• EXERCISE DESCRIPTION:
In the entries below, which lines run from the one with "Flower - Landscape" through the one with "MOTORCYCLE BIKER RACING"? Repeat exactly those, both included, and no pictures.

• DATA:
··········

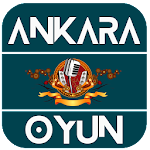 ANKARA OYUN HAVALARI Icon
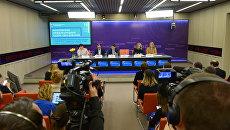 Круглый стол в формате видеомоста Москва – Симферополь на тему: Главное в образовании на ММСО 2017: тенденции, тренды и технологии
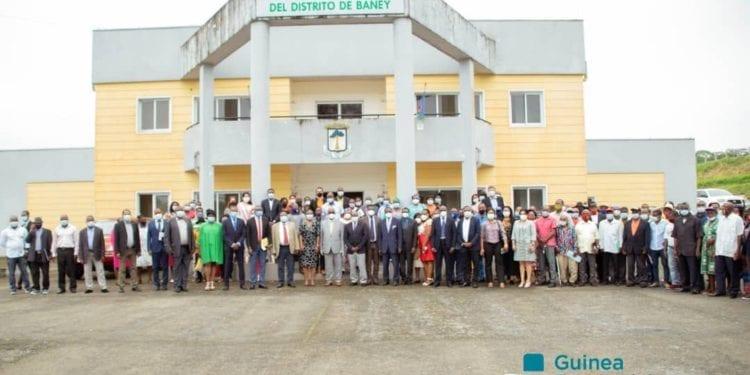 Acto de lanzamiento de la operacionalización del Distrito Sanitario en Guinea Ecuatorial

··········

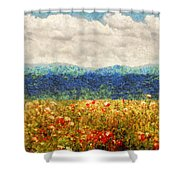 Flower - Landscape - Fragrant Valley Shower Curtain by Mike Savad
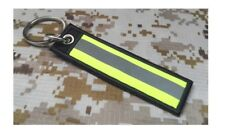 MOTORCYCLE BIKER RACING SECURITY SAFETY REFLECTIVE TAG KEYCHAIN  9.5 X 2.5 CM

··········

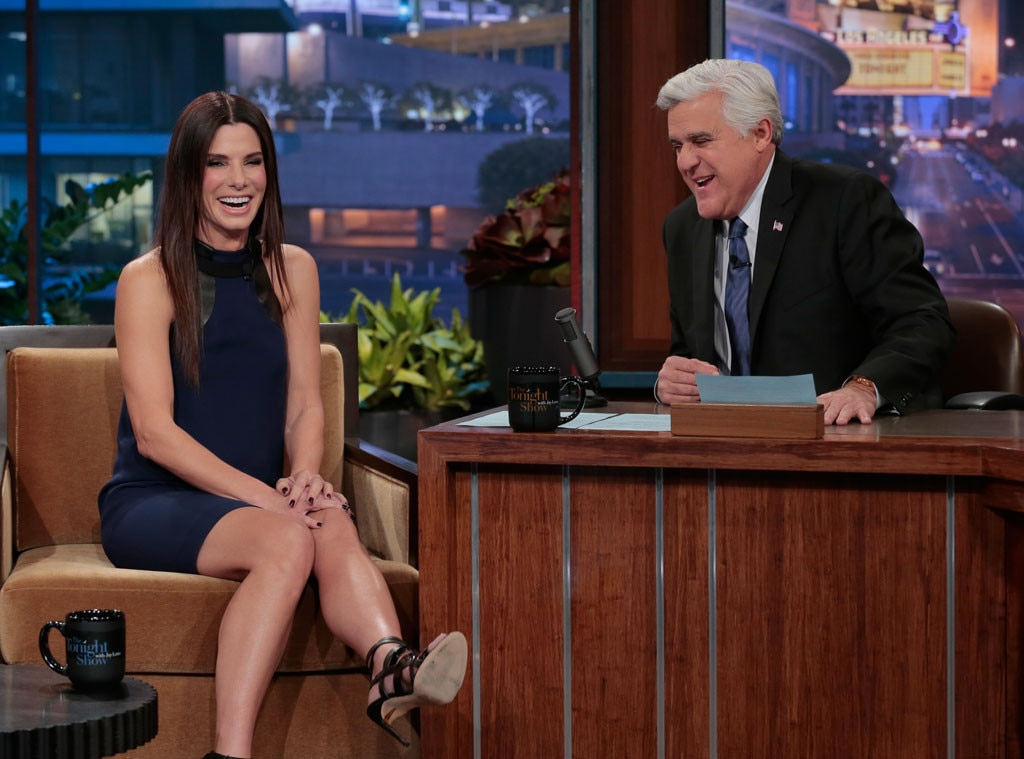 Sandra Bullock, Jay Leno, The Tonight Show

··········

• FINAL ANSWER:
 Flower - Landscape - Fragrant Valley Shower Curtain by Mike Savad
 MOTORCYCLE BIKER RACING SECURITY SAFETY REFLECTIVE TAG KEYCHAIN  9.5 X 2.5 CM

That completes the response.